Update the listing below from the line containing "From this photo, which of" down through the line containing "4. the eroded rock at the point at 741,365" by replacing "rocky shoreline" with "rocky coastline" and keeping everything else unchanged. Return only those lines.

============

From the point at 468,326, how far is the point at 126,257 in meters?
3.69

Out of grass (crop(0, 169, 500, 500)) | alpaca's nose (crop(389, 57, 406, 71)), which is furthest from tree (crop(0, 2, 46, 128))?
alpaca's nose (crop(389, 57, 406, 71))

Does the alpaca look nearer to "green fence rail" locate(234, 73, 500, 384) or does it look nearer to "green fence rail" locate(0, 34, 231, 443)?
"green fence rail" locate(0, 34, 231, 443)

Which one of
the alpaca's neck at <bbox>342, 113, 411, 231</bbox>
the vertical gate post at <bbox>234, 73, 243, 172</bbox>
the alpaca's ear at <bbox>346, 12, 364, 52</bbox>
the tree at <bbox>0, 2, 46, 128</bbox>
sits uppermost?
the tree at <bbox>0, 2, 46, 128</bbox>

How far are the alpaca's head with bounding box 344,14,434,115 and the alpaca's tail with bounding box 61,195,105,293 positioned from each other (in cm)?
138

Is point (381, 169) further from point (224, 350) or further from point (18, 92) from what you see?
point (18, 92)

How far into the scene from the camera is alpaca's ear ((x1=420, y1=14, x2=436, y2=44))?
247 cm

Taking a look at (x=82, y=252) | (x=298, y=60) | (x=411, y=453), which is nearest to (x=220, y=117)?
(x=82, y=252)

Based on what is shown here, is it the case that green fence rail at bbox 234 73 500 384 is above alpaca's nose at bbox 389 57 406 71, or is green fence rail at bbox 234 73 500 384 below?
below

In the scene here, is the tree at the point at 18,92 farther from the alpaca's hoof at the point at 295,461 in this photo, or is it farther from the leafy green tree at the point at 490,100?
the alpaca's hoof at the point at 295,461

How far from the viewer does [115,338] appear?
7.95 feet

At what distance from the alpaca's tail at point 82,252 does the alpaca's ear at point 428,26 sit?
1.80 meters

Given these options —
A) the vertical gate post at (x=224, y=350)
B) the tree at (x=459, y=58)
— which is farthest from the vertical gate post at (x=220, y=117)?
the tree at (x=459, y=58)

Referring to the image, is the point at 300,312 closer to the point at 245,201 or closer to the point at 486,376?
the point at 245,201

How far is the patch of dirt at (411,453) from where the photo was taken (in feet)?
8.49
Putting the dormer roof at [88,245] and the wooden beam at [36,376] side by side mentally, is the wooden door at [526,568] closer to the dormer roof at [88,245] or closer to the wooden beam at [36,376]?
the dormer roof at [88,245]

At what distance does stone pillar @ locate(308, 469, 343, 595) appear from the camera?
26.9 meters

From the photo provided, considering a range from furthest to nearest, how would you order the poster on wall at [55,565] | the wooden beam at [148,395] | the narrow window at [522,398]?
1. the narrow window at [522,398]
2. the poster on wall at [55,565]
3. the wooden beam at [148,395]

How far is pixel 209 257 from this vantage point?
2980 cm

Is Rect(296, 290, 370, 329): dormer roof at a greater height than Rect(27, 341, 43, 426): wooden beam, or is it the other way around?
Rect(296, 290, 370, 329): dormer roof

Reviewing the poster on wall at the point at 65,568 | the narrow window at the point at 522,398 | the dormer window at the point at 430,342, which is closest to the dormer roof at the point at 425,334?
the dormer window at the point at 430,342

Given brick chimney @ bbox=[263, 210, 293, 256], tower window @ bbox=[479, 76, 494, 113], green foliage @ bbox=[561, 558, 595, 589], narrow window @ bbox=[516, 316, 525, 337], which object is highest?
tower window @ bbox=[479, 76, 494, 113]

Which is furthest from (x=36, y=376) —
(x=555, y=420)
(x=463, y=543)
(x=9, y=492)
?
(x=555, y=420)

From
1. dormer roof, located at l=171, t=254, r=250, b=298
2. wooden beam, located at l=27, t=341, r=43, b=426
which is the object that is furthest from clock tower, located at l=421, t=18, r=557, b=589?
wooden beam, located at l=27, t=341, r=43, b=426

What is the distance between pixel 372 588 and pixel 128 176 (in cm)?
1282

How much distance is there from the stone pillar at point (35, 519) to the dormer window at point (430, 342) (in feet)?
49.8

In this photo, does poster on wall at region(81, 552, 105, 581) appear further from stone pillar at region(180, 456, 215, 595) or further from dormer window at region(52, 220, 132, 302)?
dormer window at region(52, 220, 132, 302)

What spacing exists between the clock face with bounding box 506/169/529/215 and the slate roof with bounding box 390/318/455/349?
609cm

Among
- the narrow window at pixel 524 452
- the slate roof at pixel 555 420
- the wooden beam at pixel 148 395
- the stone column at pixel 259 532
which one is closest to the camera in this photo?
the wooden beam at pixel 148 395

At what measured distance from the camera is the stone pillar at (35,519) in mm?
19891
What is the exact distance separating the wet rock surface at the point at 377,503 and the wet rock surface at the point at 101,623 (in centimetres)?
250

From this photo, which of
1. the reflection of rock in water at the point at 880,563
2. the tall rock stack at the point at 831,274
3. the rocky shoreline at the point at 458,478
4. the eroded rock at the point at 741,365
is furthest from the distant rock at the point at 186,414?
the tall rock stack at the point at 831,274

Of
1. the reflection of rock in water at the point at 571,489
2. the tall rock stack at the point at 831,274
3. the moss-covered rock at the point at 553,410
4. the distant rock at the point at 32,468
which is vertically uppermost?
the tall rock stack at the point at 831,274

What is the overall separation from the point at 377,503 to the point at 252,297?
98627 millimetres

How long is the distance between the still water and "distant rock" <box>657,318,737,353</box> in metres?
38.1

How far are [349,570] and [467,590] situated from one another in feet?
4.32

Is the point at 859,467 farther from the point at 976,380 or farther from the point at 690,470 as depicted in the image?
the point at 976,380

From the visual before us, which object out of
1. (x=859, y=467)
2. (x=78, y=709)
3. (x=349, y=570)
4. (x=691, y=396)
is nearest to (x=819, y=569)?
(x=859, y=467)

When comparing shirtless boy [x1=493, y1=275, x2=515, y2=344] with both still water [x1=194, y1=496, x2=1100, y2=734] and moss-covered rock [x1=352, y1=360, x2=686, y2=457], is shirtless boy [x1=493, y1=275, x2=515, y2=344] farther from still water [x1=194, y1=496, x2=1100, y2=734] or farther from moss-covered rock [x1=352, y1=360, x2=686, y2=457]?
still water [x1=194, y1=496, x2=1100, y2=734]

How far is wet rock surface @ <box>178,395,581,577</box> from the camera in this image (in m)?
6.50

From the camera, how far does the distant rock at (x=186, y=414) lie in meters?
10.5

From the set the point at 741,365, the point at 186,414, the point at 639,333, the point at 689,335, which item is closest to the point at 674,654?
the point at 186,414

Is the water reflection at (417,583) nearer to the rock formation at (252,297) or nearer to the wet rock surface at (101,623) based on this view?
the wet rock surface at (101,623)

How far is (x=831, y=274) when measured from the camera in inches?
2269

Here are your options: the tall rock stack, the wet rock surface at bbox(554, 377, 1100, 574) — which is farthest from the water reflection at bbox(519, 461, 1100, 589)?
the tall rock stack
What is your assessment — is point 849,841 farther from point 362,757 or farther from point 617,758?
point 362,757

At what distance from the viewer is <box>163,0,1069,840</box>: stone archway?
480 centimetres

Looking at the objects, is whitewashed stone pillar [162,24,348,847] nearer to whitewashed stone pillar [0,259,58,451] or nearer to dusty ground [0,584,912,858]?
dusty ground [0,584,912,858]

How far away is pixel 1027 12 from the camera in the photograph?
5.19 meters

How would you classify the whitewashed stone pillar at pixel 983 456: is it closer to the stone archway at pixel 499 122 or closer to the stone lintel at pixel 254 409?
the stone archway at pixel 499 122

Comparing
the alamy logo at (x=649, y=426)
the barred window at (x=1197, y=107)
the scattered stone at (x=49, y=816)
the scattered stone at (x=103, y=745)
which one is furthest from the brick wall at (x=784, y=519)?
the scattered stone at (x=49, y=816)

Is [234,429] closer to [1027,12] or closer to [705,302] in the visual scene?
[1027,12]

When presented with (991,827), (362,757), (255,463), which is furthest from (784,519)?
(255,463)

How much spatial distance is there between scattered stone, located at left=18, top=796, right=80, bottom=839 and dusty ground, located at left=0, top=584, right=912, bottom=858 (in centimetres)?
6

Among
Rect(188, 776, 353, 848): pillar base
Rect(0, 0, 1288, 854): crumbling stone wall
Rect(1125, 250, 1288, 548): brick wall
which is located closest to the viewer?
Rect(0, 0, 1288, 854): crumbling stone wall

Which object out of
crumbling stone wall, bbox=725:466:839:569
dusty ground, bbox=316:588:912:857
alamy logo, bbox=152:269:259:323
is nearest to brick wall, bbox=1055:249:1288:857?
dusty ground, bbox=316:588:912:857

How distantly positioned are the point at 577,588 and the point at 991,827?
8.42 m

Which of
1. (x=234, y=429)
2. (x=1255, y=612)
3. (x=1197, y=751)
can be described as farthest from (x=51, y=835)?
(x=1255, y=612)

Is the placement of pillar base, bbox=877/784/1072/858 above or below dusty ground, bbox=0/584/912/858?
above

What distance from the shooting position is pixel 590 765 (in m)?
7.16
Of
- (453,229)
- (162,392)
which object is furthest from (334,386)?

============

**Finished task**
From this photo, which of
1. the reflection of rock in water at the point at 880,563
2. the tall rock stack at the point at 831,274
3. the rocky coastline at the point at 458,478
4. the eroded rock at the point at 741,365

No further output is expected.